Pero el hombre del rostro desfigurado hacía gestos de violenta negación:
—¡Escúchenme! —dijo—. Los azares de la vida, ¡y qué vida fue la mía!, me han puesto en presencia no de una mujer, sino de la mujer. Yo la he visto, libre de todos los artificios, de todas las hipocresías con las que la civilización cubre, como un adorno de mentiras, su auténtica alma.

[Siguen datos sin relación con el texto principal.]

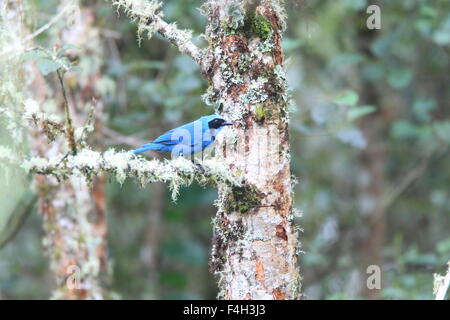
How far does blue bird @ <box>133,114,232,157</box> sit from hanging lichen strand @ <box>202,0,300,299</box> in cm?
6

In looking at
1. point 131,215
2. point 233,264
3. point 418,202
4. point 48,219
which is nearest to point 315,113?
point 48,219

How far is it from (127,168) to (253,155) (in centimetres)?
54

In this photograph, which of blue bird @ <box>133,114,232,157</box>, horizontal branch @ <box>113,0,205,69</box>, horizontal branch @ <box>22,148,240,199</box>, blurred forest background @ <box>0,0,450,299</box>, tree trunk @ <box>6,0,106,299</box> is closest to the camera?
horizontal branch @ <box>22,148,240,199</box>

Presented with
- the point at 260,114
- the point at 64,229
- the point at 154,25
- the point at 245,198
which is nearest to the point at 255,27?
the point at 260,114

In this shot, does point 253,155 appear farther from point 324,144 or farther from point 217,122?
point 324,144

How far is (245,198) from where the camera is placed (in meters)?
2.83

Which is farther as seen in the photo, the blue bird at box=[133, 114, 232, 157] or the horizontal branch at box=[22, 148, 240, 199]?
the blue bird at box=[133, 114, 232, 157]

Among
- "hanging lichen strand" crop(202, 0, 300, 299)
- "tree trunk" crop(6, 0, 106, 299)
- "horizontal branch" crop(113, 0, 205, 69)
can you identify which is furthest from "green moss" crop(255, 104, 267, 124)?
"tree trunk" crop(6, 0, 106, 299)

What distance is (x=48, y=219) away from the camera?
483 cm

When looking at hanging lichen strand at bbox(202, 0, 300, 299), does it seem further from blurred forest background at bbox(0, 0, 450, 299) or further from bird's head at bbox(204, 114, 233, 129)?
blurred forest background at bbox(0, 0, 450, 299)

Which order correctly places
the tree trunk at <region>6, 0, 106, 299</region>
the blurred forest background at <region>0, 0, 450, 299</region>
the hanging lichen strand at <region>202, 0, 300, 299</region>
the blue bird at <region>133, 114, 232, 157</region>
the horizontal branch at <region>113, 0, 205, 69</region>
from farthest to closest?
1. the blurred forest background at <region>0, 0, 450, 299</region>
2. the tree trunk at <region>6, 0, 106, 299</region>
3. the horizontal branch at <region>113, 0, 205, 69</region>
4. the blue bird at <region>133, 114, 232, 157</region>
5. the hanging lichen strand at <region>202, 0, 300, 299</region>

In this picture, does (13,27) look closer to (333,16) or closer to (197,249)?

Yo la he visto entregada por completo a su capricho o, si lo prefieren, dominada por sus instintos, en un ambiente en el que, ciertamente, nada podía refrenarlos, y todo, al contrario, se conjuraba para exaltarlos. Nada me la ocultaba, ni las leyes, ni las morales, ni los prejuicios religiosos, ni las convenciones sociales… ¡Pude verla en su verdad, en su desnudez original, entre los jardines y los suplicios, la sangre y las flores! Cuando apareció ella, yo estaba sumido en lo más bajo de la abyección humana. O al menos eso es lo que pensaba. Entonces, delante de sus ojos de amor, de su boca de piedad, grité de esperanza, y creí, sí, creí que gracias a ella sería salvado. Pues bien, fue algo atroz. La mujer me ha hecho conocer unos crímenes que yo ignoraba, unas tinieblas a las que nunca había descendido. Miren mis ojos muertos, mi boca que ya no sabe hablar, mis manos temblorosas, ¡sólo por haberla contemplado! Pero no puedo maldecirla, tal como no maldigo el fuego que devora ciudades y bosques, el agua que engulle los navíos, el tigre que se lleva entre las fauces, al fondo de la jungla, la presa sangrante. La mujer tiene en ella una fuerza cósmica de elemento, una fuerza invencible de destrucción, como la naturaleza. ¡Ella es, por sí misma, toda la naturaleza! Al ser matriz de la vida, es, por eso mismo, matriz de la muerte, puesto que de la muerte renace la vida perpetuamente, y suprimir la muerte sería matar la vida en su único manantial de fecundidad.
—¿Y qué demuestra eso? —dijo el médico, encogiéndose de hombros.
El otro respondió simplemente:
—Eso no demuestra nada. Para ser dolor o alegría, ¿necesitan las cosas ser demostradas? Necesitan ser sentidas…
Después, con timidez y —¡oh, poder del amor propio humano!— con visible satisfacción de sí mismo, el hombre del rostro grabado se sacó del bolsillo un rollo de papel, que desplegó cuidadosamente:
—He escrito —dijo— el relato de esta parte de mi vida. Durante mucho tiempo dudé en publicarlo, y todavía lo dudo. Quisiera leérselo a ustedes, que son hombres que no temen penetrar en lo más negro de los misterios humanos. ¡Ojalá puedan soportar su horror sanguinolento! El relato se llama: El Jardín de los Suplicios.